Elimde cuma gününe dair hiçbir materyal olmadığı için yemekhaneye gidip yabancı görünümlü insanlara baktım. Bu sayede Will ve Jen ile tanıştım. Kendileri üşenmeden beni okula kadar götürdü ve ertesi günkü programı anlattı.
İnsanın içini kıllandıran bir şey bazı çinlilerin maske takması. Öğrendiğim kadarıyla domuz gribi dalgasından sonra insanlar ücretsiz olarak maske alabilmeye başlamışlar. Bu sebeple de bazı insanlar takıyormuş, ama şehir güvenliymiş.

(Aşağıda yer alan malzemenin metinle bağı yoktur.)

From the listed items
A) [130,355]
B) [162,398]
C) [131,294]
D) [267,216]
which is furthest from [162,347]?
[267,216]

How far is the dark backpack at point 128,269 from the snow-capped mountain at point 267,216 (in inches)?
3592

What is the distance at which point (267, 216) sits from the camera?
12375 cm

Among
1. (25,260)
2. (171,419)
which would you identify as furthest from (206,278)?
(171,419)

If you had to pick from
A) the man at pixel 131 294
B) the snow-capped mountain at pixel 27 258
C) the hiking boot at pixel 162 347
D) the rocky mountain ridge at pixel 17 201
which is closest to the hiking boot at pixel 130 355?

Midem şimdiden düzelmeye başladı. Tabi yanlış anlaşılmasın, kötü olmasının sebebi Çin yemeği değil, gelmeden önce herkesle ayrı ayrı dışarı çıkıp bir daha ne zaman yiyeceğim dediğim ağır yemekler. Tabi buradaki yemeklerden de bahsetmesem olmaz. Şuana kadar tavuk pilav dışında bir şey yemedim ama hepsinin adı ve mutfağı farklıydı. Mesela bu öğlen yediğim tavuk pilav en alışılmışı zannediyordum. Pilavdaki sarılıkların mısır değil yumurta olduğunu anlayana kadar. Burada saçma sapan her şeyin üstüne yumurta kırıyorlar. Kısaca diyebilirim ki, buradaki yemeği sevmeye niyetliyseni seversiniz, değilseniz nefret edersiniz. Gelelim chopstick meselesine. Okul yemekhanesinde çatal bıçak var ama dışarıda yerken vermediler. Pilavı son tanesine kadar yiyemediysem de baya zorlanmadan yedim diyebilirim.
Buradaki odam inanılmaz güzel. Boğaziçi’liler bilir. Süperdorm odasından daha geniş, banyosu daha büyük ve daha az kişi tarafından paylaşılıyor. Ayrıca yurtlarda spor salonu, çamaşırhane, yemekhane, ortak televizyon odaları (Kantonca kanal izlemeyi çok severiz) ve piyano odaları bulunuyor.
Parayla olan ilişkimi 10 katı değerinde olan Euro üzerinden tutuyorum, ve şehir fiyatları pahalı diyemem. Yani, uzakdoğu ucuzluğu diye bir şey varsa eğer, o burada yok. Ama sıradan bir Avrupa şehrinden pahalı değil.
Marketlerde çok fazla çeşit var ve ithal ürünler diz boyu. Amerika’dan patates cipsi, Danimarka’dan bilmemne getiriyorlar ve satıyorlar. Meyve çok bol ama İstanbul’dan pahalı. Ama bunu gibi meyveleri de bulup anında tüketmek mümkün.
Çinliler biraz garip, böyle nasıl desem, bir tutukluk var sanki. Ama değişim programındaki insanlar çok sıcak kanlı ve eğlenceli. Mesela dün gece gittiğimiz terasın manzarası.
Bugün Kowloon Park’ına gittim. Metroyla belli bir mesafeyi katettikten sonra yürümeye başladım. Normalde yaşadığım Kowloon Tong zengin mahallesiymiş. Merkeze yaklaştıkça yeşil yerini betona bırakıyor ve hava kirleniyor. Ancak bu parklar sayesinde şehir nefes almaya devam edebiliyor. Her ne kadar pembe flamingoları görme hayaliyle gitmiş olsam da gördüğüm manzara beni oldukça tatmin etti. Tam olarak görmek istediğim şehir buydu.